Excerpts from a dataset

********************

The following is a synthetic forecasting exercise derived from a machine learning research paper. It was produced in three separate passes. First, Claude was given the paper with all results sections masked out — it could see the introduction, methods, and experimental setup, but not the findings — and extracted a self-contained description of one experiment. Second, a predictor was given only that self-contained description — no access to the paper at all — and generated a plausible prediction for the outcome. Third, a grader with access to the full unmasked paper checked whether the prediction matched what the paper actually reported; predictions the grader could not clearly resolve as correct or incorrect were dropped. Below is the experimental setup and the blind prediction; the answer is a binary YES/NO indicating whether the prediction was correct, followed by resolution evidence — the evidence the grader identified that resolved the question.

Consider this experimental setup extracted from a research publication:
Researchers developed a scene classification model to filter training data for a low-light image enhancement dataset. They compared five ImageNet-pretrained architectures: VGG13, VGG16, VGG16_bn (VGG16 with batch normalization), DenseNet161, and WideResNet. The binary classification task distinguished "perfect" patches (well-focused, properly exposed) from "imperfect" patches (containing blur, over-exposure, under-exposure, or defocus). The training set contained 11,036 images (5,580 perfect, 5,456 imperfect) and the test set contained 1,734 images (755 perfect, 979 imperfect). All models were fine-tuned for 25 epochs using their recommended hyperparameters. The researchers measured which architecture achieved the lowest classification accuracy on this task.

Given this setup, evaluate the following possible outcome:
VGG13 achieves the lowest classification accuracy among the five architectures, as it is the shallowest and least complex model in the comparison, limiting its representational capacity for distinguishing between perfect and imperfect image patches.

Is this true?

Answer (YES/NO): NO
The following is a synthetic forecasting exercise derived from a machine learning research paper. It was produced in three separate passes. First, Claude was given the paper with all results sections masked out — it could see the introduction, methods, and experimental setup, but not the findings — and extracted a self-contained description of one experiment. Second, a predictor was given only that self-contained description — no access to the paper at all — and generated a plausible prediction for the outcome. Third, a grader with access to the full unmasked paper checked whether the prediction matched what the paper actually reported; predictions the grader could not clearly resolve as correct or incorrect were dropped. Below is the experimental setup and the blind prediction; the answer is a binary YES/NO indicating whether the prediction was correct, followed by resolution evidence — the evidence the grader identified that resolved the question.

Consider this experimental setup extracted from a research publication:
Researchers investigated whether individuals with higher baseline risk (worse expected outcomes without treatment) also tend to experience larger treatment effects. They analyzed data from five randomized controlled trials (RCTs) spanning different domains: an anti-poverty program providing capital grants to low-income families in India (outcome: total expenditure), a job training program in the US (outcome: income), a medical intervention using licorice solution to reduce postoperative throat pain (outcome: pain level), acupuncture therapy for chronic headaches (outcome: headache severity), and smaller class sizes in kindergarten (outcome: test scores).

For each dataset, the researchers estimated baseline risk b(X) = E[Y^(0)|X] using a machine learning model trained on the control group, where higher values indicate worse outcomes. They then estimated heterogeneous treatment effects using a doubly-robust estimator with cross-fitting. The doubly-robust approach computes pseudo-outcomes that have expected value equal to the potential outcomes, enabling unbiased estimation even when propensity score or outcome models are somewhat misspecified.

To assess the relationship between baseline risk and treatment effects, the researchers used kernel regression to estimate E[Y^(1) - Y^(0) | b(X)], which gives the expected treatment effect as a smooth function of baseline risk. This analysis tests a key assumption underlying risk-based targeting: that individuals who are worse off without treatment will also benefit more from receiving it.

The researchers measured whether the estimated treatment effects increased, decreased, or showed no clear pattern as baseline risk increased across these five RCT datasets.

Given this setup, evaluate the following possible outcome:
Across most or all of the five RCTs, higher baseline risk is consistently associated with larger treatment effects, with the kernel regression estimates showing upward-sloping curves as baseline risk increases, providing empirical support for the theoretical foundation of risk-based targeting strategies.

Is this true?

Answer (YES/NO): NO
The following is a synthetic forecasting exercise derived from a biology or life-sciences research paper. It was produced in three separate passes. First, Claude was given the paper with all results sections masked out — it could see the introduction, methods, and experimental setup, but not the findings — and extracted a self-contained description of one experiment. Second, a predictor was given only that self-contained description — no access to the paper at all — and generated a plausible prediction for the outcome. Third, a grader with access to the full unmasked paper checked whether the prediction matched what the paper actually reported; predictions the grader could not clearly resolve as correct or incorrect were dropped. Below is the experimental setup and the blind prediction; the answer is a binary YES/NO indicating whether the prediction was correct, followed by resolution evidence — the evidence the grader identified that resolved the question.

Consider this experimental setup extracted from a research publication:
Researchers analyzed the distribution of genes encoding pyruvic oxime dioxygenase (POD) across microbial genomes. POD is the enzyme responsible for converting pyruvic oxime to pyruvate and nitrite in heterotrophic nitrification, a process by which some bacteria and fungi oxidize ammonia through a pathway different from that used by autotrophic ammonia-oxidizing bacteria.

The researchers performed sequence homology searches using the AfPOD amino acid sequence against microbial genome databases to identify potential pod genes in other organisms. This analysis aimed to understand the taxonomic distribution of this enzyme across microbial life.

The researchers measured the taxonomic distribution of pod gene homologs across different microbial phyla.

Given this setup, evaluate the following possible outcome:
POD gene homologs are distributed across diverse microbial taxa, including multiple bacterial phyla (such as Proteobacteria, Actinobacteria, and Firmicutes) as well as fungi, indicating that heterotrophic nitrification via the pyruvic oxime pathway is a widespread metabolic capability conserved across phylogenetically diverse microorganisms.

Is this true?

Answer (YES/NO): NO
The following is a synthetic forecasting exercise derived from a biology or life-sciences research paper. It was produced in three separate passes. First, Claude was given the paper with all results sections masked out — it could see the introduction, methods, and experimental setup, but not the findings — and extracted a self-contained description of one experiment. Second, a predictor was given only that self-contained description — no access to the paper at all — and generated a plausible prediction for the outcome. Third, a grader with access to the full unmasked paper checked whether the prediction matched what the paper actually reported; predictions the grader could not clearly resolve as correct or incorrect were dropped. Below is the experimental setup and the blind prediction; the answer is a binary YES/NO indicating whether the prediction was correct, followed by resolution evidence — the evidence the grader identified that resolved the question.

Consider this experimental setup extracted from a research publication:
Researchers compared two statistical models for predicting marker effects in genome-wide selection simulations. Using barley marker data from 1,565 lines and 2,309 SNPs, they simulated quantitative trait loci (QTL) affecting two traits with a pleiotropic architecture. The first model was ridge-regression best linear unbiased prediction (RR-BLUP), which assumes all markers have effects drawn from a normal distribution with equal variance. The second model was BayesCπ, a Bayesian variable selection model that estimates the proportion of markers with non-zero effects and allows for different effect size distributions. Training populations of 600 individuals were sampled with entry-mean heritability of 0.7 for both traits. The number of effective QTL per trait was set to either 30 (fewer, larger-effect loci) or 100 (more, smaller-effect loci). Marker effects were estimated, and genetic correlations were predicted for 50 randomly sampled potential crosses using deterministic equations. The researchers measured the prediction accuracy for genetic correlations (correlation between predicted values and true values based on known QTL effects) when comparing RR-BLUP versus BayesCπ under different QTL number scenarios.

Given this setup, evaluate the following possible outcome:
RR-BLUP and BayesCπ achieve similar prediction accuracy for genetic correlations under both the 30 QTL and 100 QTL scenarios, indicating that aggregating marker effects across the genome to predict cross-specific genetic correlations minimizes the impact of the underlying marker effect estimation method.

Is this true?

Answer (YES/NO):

********************

What you should do ::
Each entry above must be retyped exactly.

Exercise answer ::
The following is a synthetic forecasting exercise derived from a machine learning research paper. It was produced in three separate passes. First, Claude was given the paper with all results sections masked out — it could see the introduction, methods, and experimental setup, but not the findings — and extracted a self-contained description of one experiment. Second, a predictor was given only that self-contained description — no access to the paper at all — and generated a plausible prediction for the outcome. Third, a grader with access to the full unmasked paper checked whether the prediction matched what the paper actually reported; predictions the grader could not clearly resolve as correct or incorrect were dropped. Below is the experimental setup and the blind prediction; the answer is a binary YES/NO indicating whether the prediction was correct, followed by resolution evidence — the evidence the grader identified that resolved the question.

Consider this experimental setup extracted from a research publication:
Researchers developed a scene classification model to filter training data for a low-light image enhancement dataset. They compared five ImageNet-pretrained architectures: VGG13, VGG16, VGG16_bn (VGG16 with batch normalization), DenseNet161, and WideResNet. The binary classification task distinguished "perfect" patches (well-focused, properly exposed) from "imperfect" patches (containing blur, over-exposure, under-exposure, or defocus). The training set contained 11,036 images (5,580 perfect, 5,456 imperfect) and the test set contained 1,734 images (755 perfect, 979 imperfect). All models were fine-tuned for 25 epochs using their recommended hyperparameters. The researchers measured which architecture achieved the lowest classification accuracy on this task.

Given this setup, evaluate the following possible outcome:
VGG13 achieves the lowest classification accuracy among the five architectures, as it is the shallowest and least complex model in the comparison, limiting its representational capacity for distinguishing between perfect and imperfect image patches.

Is this true?

Answer (YES/NO): NO
The following is a synthetic forecasting exercise derived from a machine learning research paper. It was produced in three separate passes. First, Claude was given the paper with all results sections masked out — it could see the introduction, methods, and experimental setup, but not the findings — and extracted a self-contained description of one experiment. Second, a predictor was given only that self-contained description — no access to the paper at all — and generated a plausible prediction for the outcome. Third, a grader with access to the full unmasked paper checked whether the prediction matched what the paper actually reported; predictions the grader could not clearly resolve as correct or incorrect were dropped. Below is the experimental setup and the blind prediction; the answer is a binary YES/NO indicating whether the prediction was correct, followed by resolution evidence — the evidence the grader identified that resolved the question.

Consider this experimental setup extracted from a research publication:
Researchers investigated whether individuals with higher baseline risk (worse expected outcomes without treatment) also tend to experience larger treatment effects. They analyzed data from five randomized controlled trials (RCTs) spanning different domains: an anti-poverty program providing capital grants to low-income families in India (outcome: total expenditure), a job training program in the US (outcome: income), a medical intervention using licorice solution to reduce postoperative throat pain (outcome: pain level), acupuncture therapy for chronic headaches (outcome: headache severity), and smaller class sizes in kindergarten (outcome: test scores).

For each dataset, the researchers estimated baseline risk b(X) = E[Y^(0)|X] using a machine learning model trained on the control group, where higher values indicate worse outcomes. They then estimated heterogeneous treatment effects using a doubly-robust estimator with cross-fitting. The doubly-robust approach computes pseudo-outcomes that have expected value equal to the potential outcomes, enabling unbiased estimation even when propensity score or outcome models are somewhat misspecified.

To assess the relationship between baseline risk and treatment effects, the researchers used kernel regression to estimate E[Y^(1) - Y^(0) | b(X)], which gives the expected treatment effect as a smooth function of baseline risk. This analysis tests a key assumption underlying risk-based targeting: that individuals who are worse off without treatment will also benefit more from receiving it.

The researchers measured whether the estimated treatment effects increased, decreased, or showed no clear pattern as baseline risk increased across these five RCT datasets.

Given this setup, evaluate the following possible outcome:
Across most or all of the five RCTs, higher baseline risk is consistently associated with larger treatment effects, with the kernel regression estimates showing upward-sloping curves as baseline risk increases, providing empirical support for the theoretical foundation of risk-based targeting strategies.

Is this true?

Answer (YES/NO): NO
The following is a synthetic forecasting exercise derived from a biology or life-sciences research paper. It was produced in three separate passes. First, Claude was given the paper with all results sections masked out — it could see the introduction, methods, and experimental setup, but not the findings — and extracted a self-contained description of one experiment. Second, a predictor was given only that self-contained description — no access to the paper at all — and generated a plausible prediction for the outcome. Third, a grader with access to the full unmasked paper checked whether the prediction matched what the paper actually reported; predictions the grader could not clearly resolve as correct or incorrect were dropped. Below is the experimental setup and the blind prediction; the answer is a binary YES/NO indicating whether the prediction was correct, followed by resolution evidence — the evidence the grader identified that resolved the question.

Consider this experimental setup extracted from a research publication:
Researchers analyzed the distribution of genes encoding pyruvic oxime dioxygenase (POD) across microbial genomes. POD is the enzyme responsible for converting pyruvic oxime to pyruvate and nitrite in heterotrophic nitrification, a process by which some bacteria and fungi oxidize ammonia through a pathway different from that used by autotrophic ammonia-oxidizing bacteria.

The researchers performed sequence homology searches using the AfPOD amino acid sequence against microbial genome databases to identify potential pod genes in other organisms. This analysis aimed to understand the taxonomic distribution of this enzyme across microbial life.

The researchers measured the taxonomic distribution of pod gene homologs across different microbial phyla.

Given this setup, evaluate the following possible outcome:
POD gene homologs are distributed across diverse microbial taxa, including multiple bacterial phyla (such as Proteobacteria, Actinobacteria, and Firmicutes) as well as fungi, indicating that heterotrophic nitrification via the pyruvic oxime pathway is a widespread metabolic capability conserved across phylogenetically diverse microorganisms.

Is this true?

Answer (YES/NO): NO
The following is a synthetic forecasting exercise derived from a biology or life-sciences research paper. It was produced in three separate passes. First, Claude was given the paper with all results sections masked out — it could see the introduction, methods, and experimental setup, but not the findings — and extracted a self-contained description of one experiment. Second, a predictor was given only that self-contained description — no access to the paper at all — and generated a plausible prediction for the outcome. Third, a grader with access to the full unmasked paper checked whether the prediction matched what the paper actually reported; predictions the grader could not clearly resolve as correct or incorrect were dropped. Below is the experimental setup and the blind prediction; the answer is a binary YES/NO indicating whether the prediction was correct, followed by resolution evidence — the evidence the grader identified that resolved the question.

Consider this experimental setup extracted from a research publication:
Researchers compared two statistical models for predicting marker effects in genome-wide selection simulations. Using barley marker data from 1,565 lines and 2,309 SNPs, they simulated quantitative trait loci (QTL) affecting two traits with a pleiotropic architecture. The first model was ridge-regression best linear unbiased prediction (RR-BLUP), which assumes all markers have effects drawn from a normal distribution with equal variance. The second model was BayesCπ, a Bayesian variable selection model that estimates the proportion of markers with non-zero effects and allows for different effect size distributions. Training populations of 600 individuals were sampled with entry-mean heritability of 0.7 for both traits. The number of effective QTL per trait was set to either 30 (fewer, larger-effect loci) or 100 (more, smaller-effect loci). Marker effects were estimated, and genetic correlations were predicted for 50 randomly sampled potential crosses using deterministic equations. The researchers measured the prediction accuracy for genetic correlations (correlation between predicted values and true values based on known QTL effects) when comparing RR-BLUP versus BayesCπ under different QTL number scenarios.

Given this setup, evaluate the following possible outcome:
RR-BLUP and BayesCπ achieve similar prediction accuracy for genetic correlations under both the 30 QTL and 100 QTL scenarios, indicating that aggregating marker effects across the genome to predict cross-specific genetic correlations minimizes the impact of the underlying marker effect estimation method.

Is this true?

Answer (YES/NO):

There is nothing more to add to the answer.